■ Task prompt
Go to the line containing "如因本公司提交的财务报表及相" in the records below. Repeat it and the lines after it exactly, all the way to the end.

Content starts

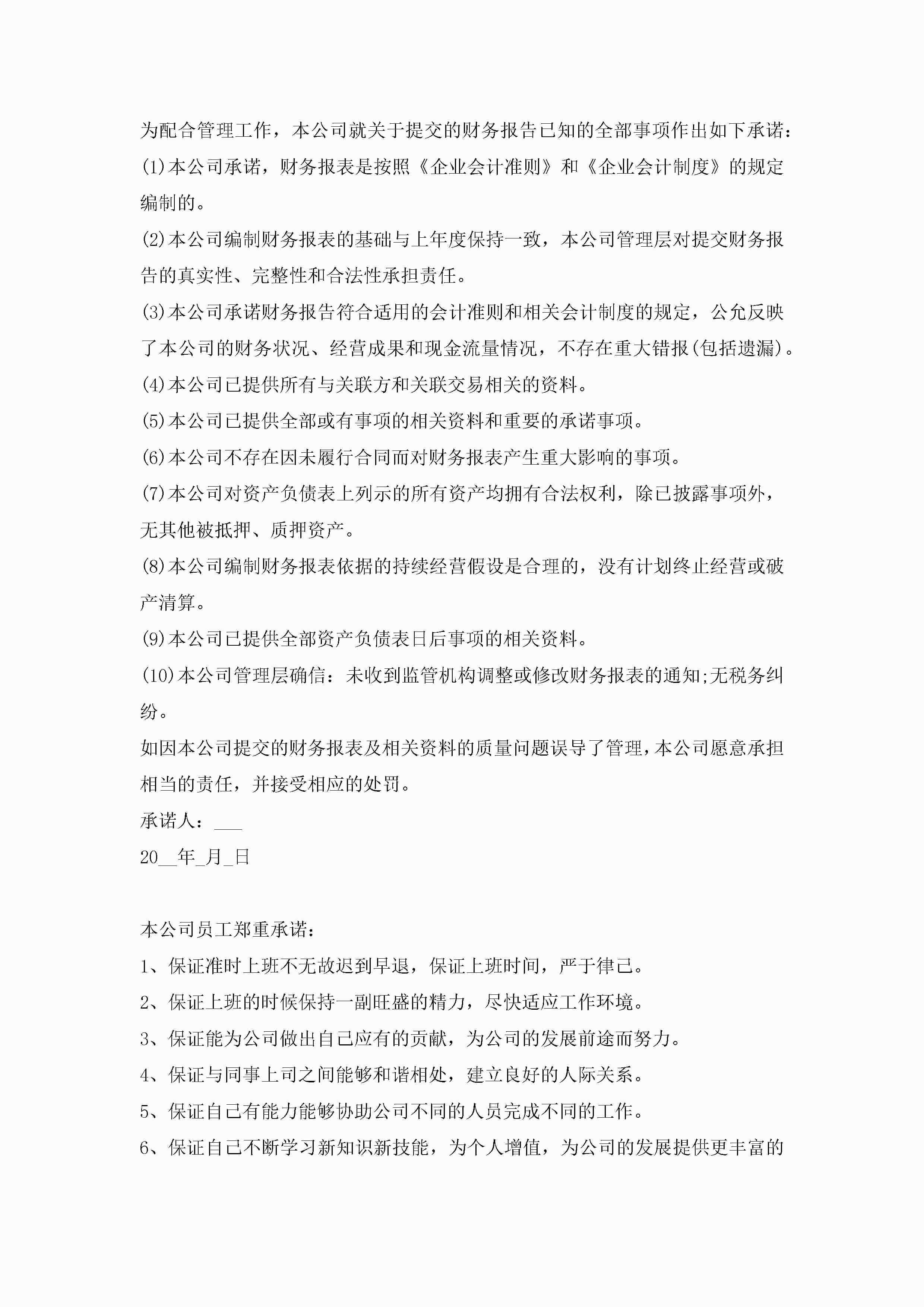 为配合管理工作，本公司就关于提交的财务报告已知的全部事项作出如下承诺：

(1)本公司承诺，财务报表是按照《企业会计准则》和《企业会计制度》的规定编制的。

(2)本公司编制财务报表的基础与上年度保持一致，本公司管理层对提交财务报告的真实性、完整性和合法性承担责任。

(3)本公司承诺财务报告符合适用的会计准则和相关会计制度的规定，公允反映了本公司的财务状况、经营成果和现金流量情况，不存在重大错报(包括遗漏)。

(4)本公司已提供所有与关联方和关联交易相关的资料。

(5)本公司已提供全部或有事项的相关资料和重要的承诺事项。

(6)本公司不存在因未履行合同而对财务报表产生重大影响的事项。

(7)本公司对资产负债表上列示的所有资产均拥有合法权利，除已披露事项外，无其他被抵押、质押资产。

(8)本公司编制财务报表依据的持续经营假设是合理的，没有计划终止经营或破产清算。

(9)本公司已提供全部资产负债表日后事项的相关资料。

(10)本公司管理层确信：未收到监管机构调整或修改财务报表的通知;无税务纠纷。

如因本公司提交的财务报表及相关资料的质量问题误导了管理，本公司愿意承担相当的责任，并接受相应的处罚。

承诺人：___

20__年_月_日

本公司员工郑重承诺：

1、保证准时上班不无故迟到早退，保证上班时间，严于律己。

2、保证上班的时候保持一副旺盛的精力，尽快适应工作环境。

3、保证能为公司做出自己应有的贡献，为公司的发展前途而努力。

4、保证与同事上司之间能够和谐相处，建立良好的人际关系。

5、保证自己有能力能够协助公司不同的人员完成不同的工作。

6、保证自己不断学习新知识新技能，为个人增值，为公司的发展提供更丰富的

Content ends

■ Solution for this exercise
如因本公司提交的财务报表及相关资料的质量问题误导了管理，本公司愿意承担相当的责任，并接受相应的处罚。

承诺人：___

20__年_月_日

本公司员工郑重承诺：

1、保证准时上班不无故迟到早退，保证上班时间，严于律己。

2、保证上班的时候保持一副旺盛的精力，尽快适应工作环境。

3、保证能为公司做出自己应有的贡献，为公司的发展前途而努力。

4、保证与同事上司之间能够和谐相处，建立良好的人际关系。

5、保证自己有能力能够协助公司不同的人员完成不同的工作。

6、保证自己不断学习新知识新技能，为个人增值，为公司的发展提供更丰富的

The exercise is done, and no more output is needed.